### КОРОТКОЕ ЗАДАНИЕ
Какой псевдоним использовал Машков, согласно тексту ниже о Маяковском и «Сегодняшнем лубке»?

### ДАННЫЙ ТЕКСТ
○ ○ ○ ○ ○ ○ ○
Вспомним, что русские футуристы делились на два течения – эгофутуристы и кубофутуристы. Маяковский, бывший противник кубизма, примкнул к последним. Традиционно эгофутуристы во главе с грезофарсным Северяниным считались поэтами салонными, буржуазными, а их кубические оппоненты – антибуржуазными и революционными. На самом деле и те, и другие были явлением вполне буржуазным, поскольку пытались заработать на буржуазии, которая всегда готова платить за якобы возмущающий её эпатаж.           

А тем временем настала Первая мировая война, и перспективы клубной жизни и чёса по городам Империи как-то сразу поблёкли. Надо было искать какое-то другое применение своим талантам, и тут художественные знакомства Маяковского сослужили ему добрую службу. 

В своей автобиографии (1928 год) поэт пишет, что война стала ему «отвратительна» уже в августе 1914 года. Рассказывают, что он чуть ли не агитировал толпу идти громить немецкие магазины, но это, возможно, пустая сплетня. Факт же состоит в том, что в период с августа по октябрь Маяковский участвовал в своем первом агитационном проекте под названием «Сегодняшний лубок». «Заказные плакаты» -пренебрежительно пишет Маяковский в своих автобиографических заметках.  

Издательство «Сегодняшний лубок» создал некий Г.Б. Городецкий, про которого почти ничего не известно. В проекте, в который Маяковского явно втянул Давид Бурлюк, также участвовали К. Малевич, М. Ларионов, А. Лентулов, И. Машков, В. Чекрыгин. Кроме последнего (он погиб в 1922 году), все они вам наверняка известны как звезды русского авангарда, украшение любого музея.  

Работа в жанре лубка имела для этих людей не только денежное и патриотическое, но и художественное значение. У русских авангардистов интерес к лубку возник еще в довоенное время. Народный лубок коллекционировали Кандинский и Ларионов, а в феврале 1913 года Н.Д. Виноградов организовал «Первую выставку лубков», в которой участвовали те же вездесущие М. Ларионов и Н. Гончарова – первый с теоретической статьей для каталога, а вторая с авторскими лубками. Вот из этого-то художественно-просветительского движения и вырос «Сегодняшний лубок» с его патриотической пропагандой. 

Все участники старались выполнять рисунки примерно в одном стиле. Индивидуальные особенности неизбежно проявлялись, и надо признать, что Маяковский как художник в этой артели был на правах подмастерья. Но у него был важный козырь: он был поэтом. Из 23 листов графики, подготовленных издательством, только на одном нет текста Маяковского. Часть рисунков также принадлежит ему, в основном же его стихи сопровождают рисунки Малевича, Лентулова, Машкова (под псевдонимом И. Горскин).
○ ○ ○ ○ ○ ○ ○
### ИСХОДНЫЕ ДАННЫЕ
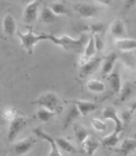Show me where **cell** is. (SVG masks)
<instances>
[{
  "label": "cell",
  "instance_id": "cb8c5ba5",
  "mask_svg": "<svg viewBox=\"0 0 136 156\" xmlns=\"http://www.w3.org/2000/svg\"><path fill=\"white\" fill-rule=\"evenodd\" d=\"M119 135H120L119 133H117V132L114 131L113 133L104 136V138L101 140V144L103 146H106V147H114L115 145L118 144L120 140Z\"/></svg>",
  "mask_w": 136,
  "mask_h": 156
},
{
  "label": "cell",
  "instance_id": "44dd1931",
  "mask_svg": "<svg viewBox=\"0 0 136 156\" xmlns=\"http://www.w3.org/2000/svg\"><path fill=\"white\" fill-rule=\"evenodd\" d=\"M40 19L44 23H53L56 22V15L52 11L50 7H43L40 11Z\"/></svg>",
  "mask_w": 136,
  "mask_h": 156
},
{
  "label": "cell",
  "instance_id": "ac0fdd59",
  "mask_svg": "<svg viewBox=\"0 0 136 156\" xmlns=\"http://www.w3.org/2000/svg\"><path fill=\"white\" fill-rule=\"evenodd\" d=\"M108 82L110 83V86L112 87V89L115 93L119 94L121 90V87H123V83H121V78L120 71L118 69L113 70L110 74L108 75Z\"/></svg>",
  "mask_w": 136,
  "mask_h": 156
},
{
  "label": "cell",
  "instance_id": "8992f818",
  "mask_svg": "<svg viewBox=\"0 0 136 156\" xmlns=\"http://www.w3.org/2000/svg\"><path fill=\"white\" fill-rule=\"evenodd\" d=\"M33 133L35 134L39 139L41 140H45L46 141H48L51 145V151L48 153V155H61V152L59 151V147L56 144V140L55 139H53L50 135H48L47 133L43 131L42 127L39 126L36 127L35 129L33 130Z\"/></svg>",
  "mask_w": 136,
  "mask_h": 156
},
{
  "label": "cell",
  "instance_id": "8fae6325",
  "mask_svg": "<svg viewBox=\"0 0 136 156\" xmlns=\"http://www.w3.org/2000/svg\"><path fill=\"white\" fill-rule=\"evenodd\" d=\"M117 60H118V54L116 52H111L104 58L103 62H102V67H101L102 75L108 76L110 73L114 70Z\"/></svg>",
  "mask_w": 136,
  "mask_h": 156
},
{
  "label": "cell",
  "instance_id": "7402d4cb",
  "mask_svg": "<svg viewBox=\"0 0 136 156\" xmlns=\"http://www.w3.org/2000/svg\"><path fill=\"white\" fill-rule=\"evenodd\" d=\"M56 144L58 145V147L61 150H64L68 153H73V154H77L79 153V150H78L74 145H73L70 141H68L64 138H56Z\"/></svg>",
  "mask_w": 136,
  "mask_h": 156
},
{
  "label": "cell",
  "instance_id": "484cf974",
  "mask_svg": "<svg viewBox=\"0 0 136 156\" xmlns=\"http://www.w3.org/2000/svg\"><path fill=\"white\" fill-rule=\"evenodd\" d=\"M74 134H75V136H76V140H77L78 143H79L80 145L84 143L85 140L90 136L86 128H84V127H83L82 125H80V124H77V125L74 126Z\"/></svg>",
  "mask_w": 136,
  "mask_h": 156
},
{
  "label": "cell",
  "instance_id": "5bb4252c",
  "mask_svg": "<svg viewBox=\"0 0 136 156\" xmlns=\"http://www.w3.org/2000/svg\"><path fill=\"white\" fill-rule=\"evenodd\" d=\"M3 29L8 37H13L17 34V22L11 14H6L3 19Z\"/></svg>",
  "mask_w": 136,
  "mask_h": 156
},
{
  "label": "cell",
  "instance_id": "1f68e13d",
  "mask_svg": "<svg viewBox=\"0 0 136 156\" xmlns=\"http://www.w3.org/2000/svg\"><path fill=\"white\" fill-rule=\"evenodd\" d=\"M92 35H93V34H92ZM93 36H94L96 51H97V54H98L104 49V41H103V39L101 38L100 35H93Z\"/></svg>",
  "mask_w": 136,
  "mask_h": 156
},
{
  "label": "cell",
  "instance_id": "30bf717a",
  "mask_svg": "<svg viewBox=\"0 0 136 156\" xmlns=\"http://www.w3.org/2000/svg\"><path fill=\"white\" fill-rule=\"evenodd\" d=\"M67 102H69L71 105H75L78 109L80 110L81 115L83 117H86L90 112L94 111L97 108V105L94 102L90 101H83V100H71L67 101Z\"/></svg>",
  "mask_w": 136,
  "mask_h": 156
},
{
  "label": "cell",
  "instance_id": "e0dca14e",
  "mask_svg": "<svg viewBox=\"0 0 136 156\" xmlns=\"http://www.w3.org/2000/svg\"><path fill=\"white\" fill-rule=\"evenodd\" d=\"M99 141L96 139H94L93 136H91L90 135L87 136V138L85 140V141L81 144L82 148L84 149L85 152L87 155H92L95 153V151L98 149L99 147Z\"/></svg>",
  "mask_w": 136,
  "mask_h": 156
},
{
  "label": "cell",
  "instance_id": "2e32d148",
  "mask_svg": "<svg viewBox=\"0 0 136 156\" xmlns=\"http://www.w3.org/2000/svg\"><path fill=\"white\" fill-rule=\"evenodd\" d=\"M110 32L115 38H124L125 37L126 34V29L123 23V21L120 19H117L111 23L110 26Z\"/></svg>",
  "mask_w": 136,
  "mask_h": 156
},
{
  "label": "cell",
  "instance_id": "f1b7e54d",
  "mask_svg": "<svg viewBox=\"0 0 136 156\" xmlns=\"http://www.w3.org/2000/svg\"><path fill=\"white\" fill-rule=\"evenodd\" d=\"M17 117V110L13 107H6L2 111V121L3 123L11 122Z\"/></svg>",
  "mask_w": 136,
  "mask_h": 156
},
{
  "label": "cell",
  "instance_id": "7a4b0ae2",
  "mask_svg": "<svg viewBox=\"0 0 136 156\" xmlns=\"http://www.w3.org/2000/svg\"><path fill=\"white\" fill-rule=\"evenodd\" d=\"M17 36L21 41L22 46L25 49L29 55H32L34 52V48L39 42L49 39V34H35L31 27H29L27 32L25 33L17 30Z\"/></svg>",
  "mask_w": 136,
  "mask_h": 156
},
{
  "label": "cell",
  "instance_id": "d590c367",
  "mask_svg": "<svg viewBox=\"0 0 136 156\" xmlns=\"http://www.w3.org/2000/svg\"><path fill=\"white\" fill-rule=\"evenodd\" d=\"M96 1H98L102 5H105V6H109L113 0H96Z\"/></svg>",
  "mask_w": 136,
  "mask_h": 156
},
{
  "label": "cell",
  "instance_id": "d6986e66",
  "mask_svg": "<svg viewBox=\"0 0 136 156\" xmlns=\"http://www.w3.org/2000/svg\"><path fill=\"white\" fill-rule=\"evenodd\" d=\"M136 147V140L134 138H127L124 140V141L121 143L120 148L118 149L119 152L121 154H129L135 149Z\"/></svg>",
  "mask_w": 136,
  "mask_h": 156
},
{
  "label": "cell",
  "instance_id": "7c38bea8",
  "mask_svg": "<svg viewBox=\"0 0 136 156\" xmlns=\"http://www.w3.org/2000/svg\"><path fill=\"white\" fill-rule=\"evenodd\" d=\"M101 63V58H91V60L87 61L85 62L84 65L81 66V69H80V75L82 77H87L91 75L92 73L95 72V70L99 67Z\"/></svg>",
  "mask_w": 136,
  "mask_h": 156
},
{
  "label": "cell",
  "instance_id": "4316f807",
  "mask_svg": "<svg viewBox=\"0 0 136 156\" xmlns=\"http://www.w3.org/2000/svg\"><path fill=\"white\" fill-rule=\"evenodd\" d=\"M49 7L52 9V11L55 13L56 16H64V15L69 14L68 8L65 6L64 4L60 3V2H53V3L50 4V6Z\"/></svg>",
  "mask_w": 136,
  "mask_h": 156
},
{
  "label": "cell",
  "instance_id": "83f0119b",
  "mask_svg": "<svg viewBox=\"0 0 136 156\" xmlns=\"http://www.w3.org/2000/svg\"><path fill=\"white\" fill-rule=\"evenodd\" d=\"M56 112H53L50 109L44 108V107H41V108L37 111L36 116L41 122H48L51 118H53V116H56Z\"/></svg>",
  "mask_w": 136,
  "mask_h": 156
},
{
  "label": "cell",
  "instance_id": "8d00e7d4",
  "mask_svg": "<svg viewBox=\"0 0 136 156\" xmlns=\"http://www.w3.org/2000/svg\"><path fill=\"white\" fill-rule=\"evenodd\" d=\"M35 1H37V0H21L22 4L24 5V6H27V5L31 4V3L35 2Z\"/></svg>",
  "mask_w": 136,
  "mask_h": 156
},
{
  "label": "cell",
  "instance_id": "4dcf8cb0",
  "mask_svg": "<svg viewBox=\"0 0 136 156\" xmlns=\"http://www.w3.org/2000/svg\"><path fill=\"white\" fill-rule=\"evenodd\" d=\"M91 125L93 127V129L98 131V132H104L107 129V125L104 123L103 121H101V119L98 118H91L90 119Z\"/></svg>",
  "mask_w": 136,
  "mask_h": 156
},
{
  "label": "cell",
  "instance_id": "ffe728a7",
  "mask_svg": "<svg viewBox=\"0 0 136 156\" xmlns=\"http://www.w3.org/2000/svg\"><path fill=\"white\" fill-rule=\"evenodd\" d=\"M79 116H82L80 110L78 109V107H77L75 105H72V106L70 107V109L68 110L67 114H66L65 120H64V126H63V129H66L67 127H69V126L73 123V121L76 120Z\"/></svg>",
  "mask_w": 136,
  "mask_h": 156
},
{
  "label": "cell",
  "instance_id": "74e56055",
  "mask_svg": "<svg viewBox=\"0 0 136 156\" xmlns=\"http://www.w3.org/2000/svg\"><path fill=\"white\" fill-rule=\"evenodd\" d=\"M130 108H131V111H136V101H133L132 104H131V106H130Z\"/></svg>",
  "mask_w": 136,
  "mask_h": 156
},
{
  "label": "cell",
  "instance_id": "4fadbf2b",
  "mask_svg": "<svg viewBox=\"0 0 136 156\" xmlns=\"http://www.w3.org/2000/svg\"><path fill=\"white\" fill-rule=\"evenodd\" d=\"M35 143H36V139H34V138L24 139L14 145V152L17 155L25 154L32 148L33 144Z\"/></svg>",
  "mask_w": 136,
  "mask_h": 156
},
{
  "label": "cell",
  "instance_id": "d6a6232c",
  "mask_svg": "<svg viewBox=\"0 0 136 156\" xmlns=\"http://www.w3.org/2000/svg\"><path fill=\"white\" fill-rule=\"evenodd\" d=\"M123 58H124V62L130 67H133L135 66V58H133V56L130 55L129 52H124V54H123Z\"/></svg>",
  "mask_w": 136,
  "mask_h": 156
},
{
  "label": "cell",
  "instance_id": "836d02e7",
  "mask_svg": "<svg viewBox=\"0 0 136 156\" xmlns=\"http://www.w3.org/2000/svg\"><path fill=\"white\" fill-rule=\"evenodd\" d=\"M131 117H132V111L131 110H124L121 113V119L124 124L129 123Z\"/></svg>",
  "mask_w": 136,
  "mask_h": 156
},
{
  "label": "cell",
  "instance_id": "e575fe53",
  "mask_svg": "<svg viewBox=\"0 0 136 156\" xmlns=\"http://www.w3.org/2000/svg\"><path fill=\"white\" fill-rule=\"evenodd\" d=\"M136 5V0H124V6L125 9H130Z\"/></svg>",
  "mask_w": 136,
  "mask_h": 156
},
{
  "label": "cell",
  "instance_id": "9a60e30c",
  "mask_svg": "<svg viewBox=\"0 0 136 156\" xmlns=\"http://www.w3.org/2000/svg\"><path fill=\"white\" fill-rule=\"evenodd\" d=\"M117 49L121 52H130L136 50V39L131 38H118L115 42Z\"/></svg>",
  "mask_w": 136,
  "mask_h": 156
},
{
  "label": "cell",
  "instance_id": "d4e9b609",
  "mask_svg": "<svg viewBox=\"0 0 136 156\" xmlns=\"http://www.w3.org/2000/svg\"><path fill=\"white\" fill-rule=\"evenodd\" d=\"M134 91L133 84L130 82H125L124 84L121 87V90L119 93L120 95V101H127L129 98L132 95V93Z\"/></svg>",
  "mask_w": 136,
  "mask_h": 156
},
{
  "label": "cell",
  "instance_id": "52a82bcc",
  "mask_svg": "<svg viewBox=\"0 0 136 156\" xmlns=\"http://www.w3.org/2000/svg\"><path fill=\"white\" fill-rule=\"evenodd\" d=\"M102 117L104 119H110L115 123V132L117 133H121L124 129L123 121H121V117H119L118 113H117L116 109L113 106H106L104 107L103 111H102Z\"/></svg>",
  "mask_w": 136,
  "mask_h": 156
},
{
  "label": "cell",
  "instance_id": "f35d334b",
  "mask_svg": "<svg viewBox=\"0 0 136 156\" xmlns=\"http://www.w3.org/2000/svg\"><path fill=\"white\" fill-rule=\"evenodd\" d=\"M133 138L136 140V132H135V133H134V135H133Z\"/></svg>",
  "mask_w": 136,
  "mask_h": 156
},
{
  "label": "cell",
  "instance_id": "277c9868",
  "mask_svg": "<svg viewBox=\"0 0 136 156\" xmlns=\"http://www.w3.org/2000/svg\"><path fill=\"white\" fill-rule=\"evenodd\" d=\"M26 124H27V120L24 117H19V116H17L14 120L10 122L8 135H7V139L10 143H13L17 139V136H19V134L21 133L24 127L26 126Z\"/></svg>",
  "mask_w": 136,
  "mask_h": 156
},
{
  "label": "cell",
  "instance_id": "9c48e42d",
  "mask_svg": "<svg viewBox=\"0 0 136 156\" xmlns=\"http://www.w3.org/2000/svg\"><path fill=\"white\" fill-rule=\"evenodd\" d=\"M97 54L96 51V47H95V42H94V36L90 34L89 36V41L87 43V46L85 48L84 53L82 54L80 58H79V62L80 65H84L85 62H87V61L93 58V57Z\"/></svg>",
  "mask_w": 136,
  "mask_h": 156
},
{
  "label": "cell",
  "instance_id": "3957f363",
  "mask_svg": "<svg viewBox=\"0 0 136 156\" xmlns=\"http://www.w3.org/2000/svg\"><path fill=\"white\" fill-rule=\"evenodd\" d=\"M33 105H38L39 106L44 107V108L50 109L56 113H59L62 107L60 105V101L58 99L56 93L53 92H45L41 96L38 97L34 101H32Z\"/></svg>",
  "mask_w": 136,
  "mask_h": 156
},
{
  "label": "cell",
  "instance_id": "603a6c76",
  "mask_svg": "<svg viewBox=\"0 0 136 156\" xmlns=\"http://www.w3.org/2000/svg\"><path fill=\"white\" fill-rule=\"evenodd\" d=\"M87 90L92 92V93H103L106 89V86L103 82H101L97 79H90L89 81H87L86 84Z\"/></svg>",
  "mask_w": 136,
  "mask_h": 156
},
{
  "label": "cell",
  "instance_id": "6da1fadb",
  "mask_svg": "<svg viewBox=\"0 0 136 156\" xmlns=\"http://www.w3.org/2000/svg\"><path fill=\"white\" fill-rule=\"evenodd\" d=\"M48 40L53 43L55 45L59 46L67 52H72L82 55L85 51L87 41H89V36L86 33H82L79 38L75 39L70 37L69 35L56 36L53 34H49Z\"/></svg>",
  "mask_w": 136,
  "mask_h": 156
},
{
  "label": "cell",
  "instance_id": "f546056e",
  "mask_svg": "<svg viewBox=\"0 0 136 156\" xmlns=\"http://www.w3.org/2000/svg\"><path fill=\"white\" fill-rule=\"evenodd\" d=\"M105 24L103 23H91L89 27V30L90 31V34L93 35H100L105 31Z\"/></svg>",
  "mask_w": 136,
  "mask_h": 156
},
{
  "label": "cell",
  "instance_id": "5b68a950",
  "mask_svg": "<svg viewBox=\"0 0 136 156\" xmlns=\"http://www.w3.org/2000/svg\"><path fill=\"white\" fill-rule=\"evenodd\" d=\"M39 7H40V0L25 6L22 14V22L25 24H32L35 23L38 20V15H40Z\"/></svg>",
  "mask_w": 136,
  "mask_h": 156
},
{
  "label": "cell",
  "instance_id": "ba28073f",
  "mask_svg": "<svg viewBox=\"0 0 136 156\" xmlns=\"http://www.w3.org/2000/svg\"><path fill=\"white\" fill-rule=\"evenodd\" d=\"M76 12L80 15L82 18L90 19L95 17L98 13V7L94 4L90 3H78L75 5Z\"/></svg>",
  "mask_w": 136,
  "mask_h": 156
}]
</instances>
○ ○ ○ ○ ○ ○ ○
### РЕШЕНИЕ ЗАДАЧИ
И. Горскин.